(Beginning of DATA TO EXAMINE)

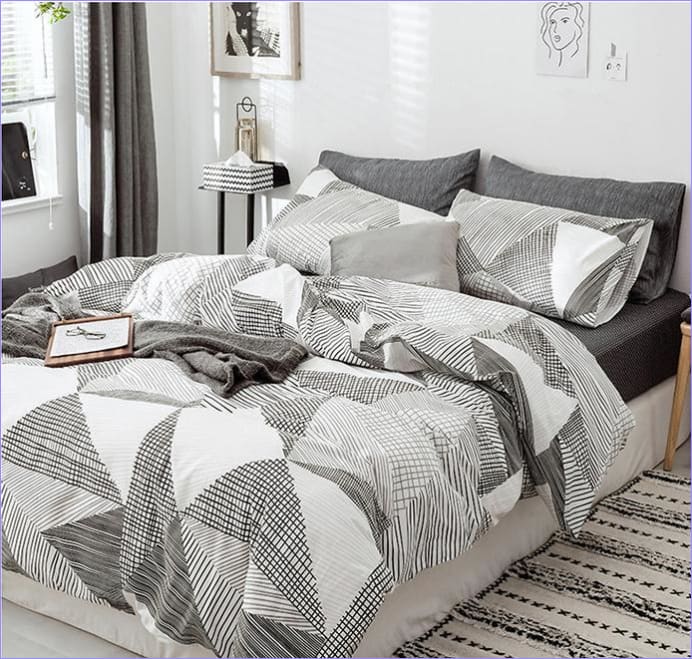 Housse de Couette Scandinave Nuances de Gris
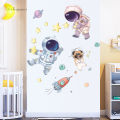 Creative Cartoon Astronaut Wall Stickers For Kids Rooms Baby Boy Bedroom Wall Decoration Home Decor Self-adhesive Vinyl Stricker. 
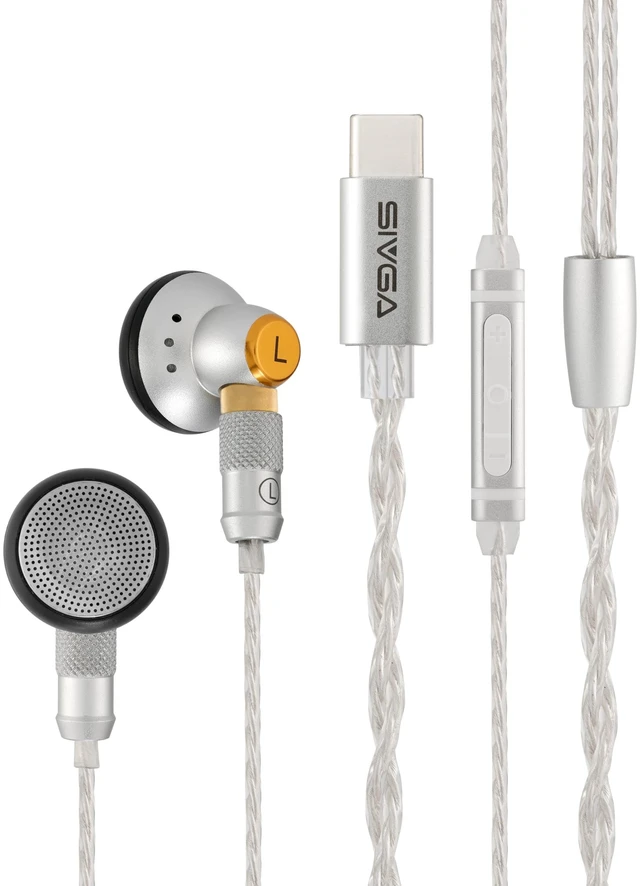 Main image of SIVGA M260 USB-C Wired Earbuds with Mic, MMCX Detachable HiFi Earphones | 14.2mm dynamic driver delivers perfectly balanced HiFi sound with deep bass, clear treble and clear voice pickup.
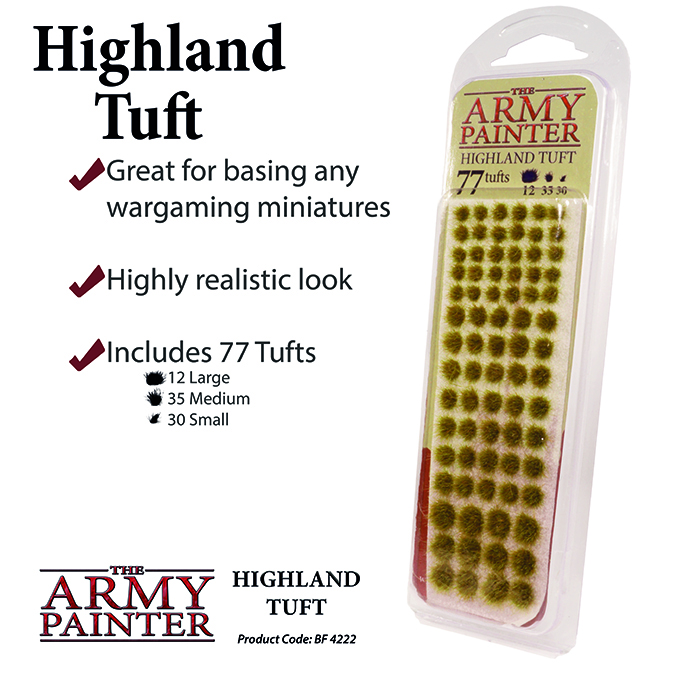 Army Painter: Battlefield: Highland Tufts 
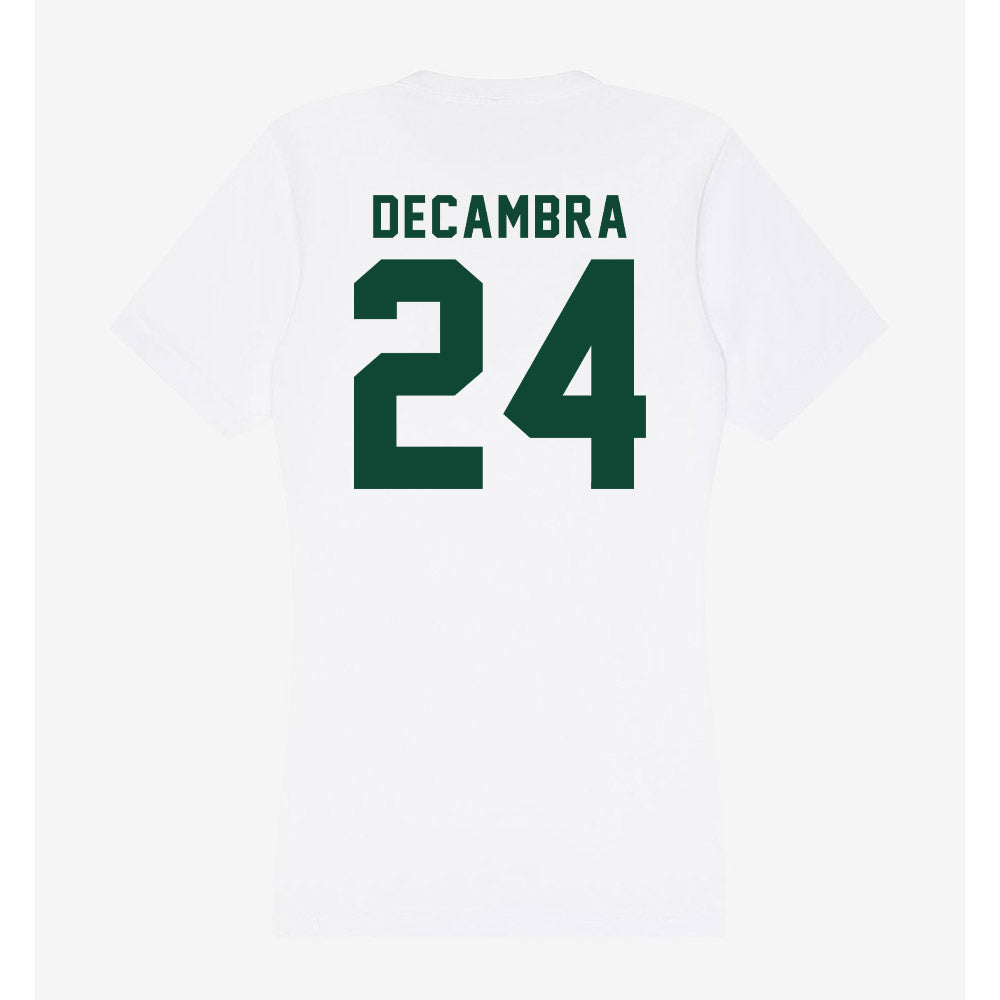 Hawaii - NCAA Football : Kodi DeCambra - Women's V-Neck T-Shirt-1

(End of DATA TO EXAMINE)

Repeat the data exactly in full, omitting its pictures.

 Housse de Couette Scandinave Nuances de Gris
 Creative Cartoon Astronaut Wall Stickers For Kids Rooms Baby Boy Bedroom Wall Decoration Home Decor Self-adhesive Vinyl Stricker. 
 Main image of SIVGA M260 USB-C Wired Earbuds with Mic, MMCX Detachable HiFi Earphones | 14.2mm dynamic driver delivers perfectly balanced HiFi sound with deep bass, clear treble and clear voice pickup.
 Army Painter: Battlefield: Highland Tufts 
 Hawaii - NCAA Football : Kodi DeCambra - Women's V-Neck T-Shirt-1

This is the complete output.